Checking for a valid date

  • Thread starter Thread starter Armin Zingler
  • Start date Start date
A

Armin Zingler

romy said:
What's the easiest way to verify the user had entered a valid date ?

Call Date.Parse in a Try/Catch block. If there's no excecption the date was
valid.


Armin
 
romy said:
What's the easiest way to verify the user had entered a valid date ?

'Microsoft.VisualBasic.Information.IsDate'.
 
I recommend against this method in most cases; exceptions are
resource-intensive and shouldn't really be used for raw user-data
validation.
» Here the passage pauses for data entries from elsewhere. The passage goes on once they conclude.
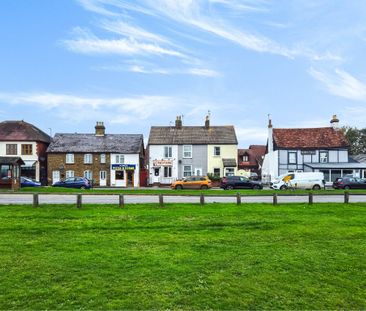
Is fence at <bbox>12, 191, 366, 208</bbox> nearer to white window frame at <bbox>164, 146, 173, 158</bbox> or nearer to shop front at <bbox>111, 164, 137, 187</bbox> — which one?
shop front at <bbox>111, 164, 137, 187</bbox>

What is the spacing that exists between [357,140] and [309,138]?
31810 mm

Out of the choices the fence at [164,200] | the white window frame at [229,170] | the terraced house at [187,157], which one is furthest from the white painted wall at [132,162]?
the fence at [164,200]

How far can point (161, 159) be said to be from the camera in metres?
50.6

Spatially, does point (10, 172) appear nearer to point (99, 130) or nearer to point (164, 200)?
point (164, 200)

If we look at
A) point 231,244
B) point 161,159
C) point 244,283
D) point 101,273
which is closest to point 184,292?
point 244,283

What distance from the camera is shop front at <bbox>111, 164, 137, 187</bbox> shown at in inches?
1956

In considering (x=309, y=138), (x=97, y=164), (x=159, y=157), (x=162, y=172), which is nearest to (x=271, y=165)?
(x=309, y=138)

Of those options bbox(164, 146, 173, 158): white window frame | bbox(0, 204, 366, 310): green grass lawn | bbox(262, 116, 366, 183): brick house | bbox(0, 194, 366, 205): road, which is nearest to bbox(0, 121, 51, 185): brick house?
bbox(164, 146, 173, 158): white window frame

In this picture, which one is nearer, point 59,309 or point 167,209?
point 59,309

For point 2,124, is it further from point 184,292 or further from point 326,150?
point 184,292

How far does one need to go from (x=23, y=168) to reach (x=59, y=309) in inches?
1939

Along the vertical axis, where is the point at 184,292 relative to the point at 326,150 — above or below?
below

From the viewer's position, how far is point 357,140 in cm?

It probably wouldn't matter much on a Win Forms app, but I
would really back away from this on ASP.NET if you're expecting any
volume of traffic.

The IsDate would be a better way to go.

Jason

www.pettysconsulting.com
 
Jason,

Doesn't IsDate use this same technique internally?

Kerry Moorman
 
I'm not sure whether IsDate uses Exceptions as the primary mechanism.
Does anyone know for sure whether IsDate uses an exception for invalid
dates (1) always, (2) sometimes, or (3) never?

If I found out that it did I wouldn't use it; here's an msdn blog that
talks about it, the best quote being, "...pretend that the throw
statement makes the computer beep 3 times, and sleep for 2 seconds. If
you still want to throw under those circumstances, go for it."
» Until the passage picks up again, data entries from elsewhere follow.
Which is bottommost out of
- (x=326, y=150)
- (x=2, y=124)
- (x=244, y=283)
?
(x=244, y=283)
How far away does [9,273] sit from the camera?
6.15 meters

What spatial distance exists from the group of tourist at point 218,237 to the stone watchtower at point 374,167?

http://blogs.msdn.com/ricom/archive/2003/12/19/44697.aspx

The feedback from Jeremy Wilson on this next page seems to indicate that
IsDate does not (or at least doesn't use it alone):

http://blogs.crsw.com/mark/archive/2005/04/06/829.aspx

If I found out that IsDate DID rely primarily on an exception for
invalid values I would use something similar to that referenced in this
next article, the idea being to catch most invalid dates without
throwing an exception:

http://searchvb.techtarget.com/vsnetTip/1,293823,sid8_gci960388_tax293037,00.html

Jason

www.pettysconsulting.com
 
Armin,
Call Date.Parse in a Try/Catch block. If there's no excecption the date
was valid.
This is what internally iw done in IsDate

(You can check it by setting the stop on all throwed events in the debugger)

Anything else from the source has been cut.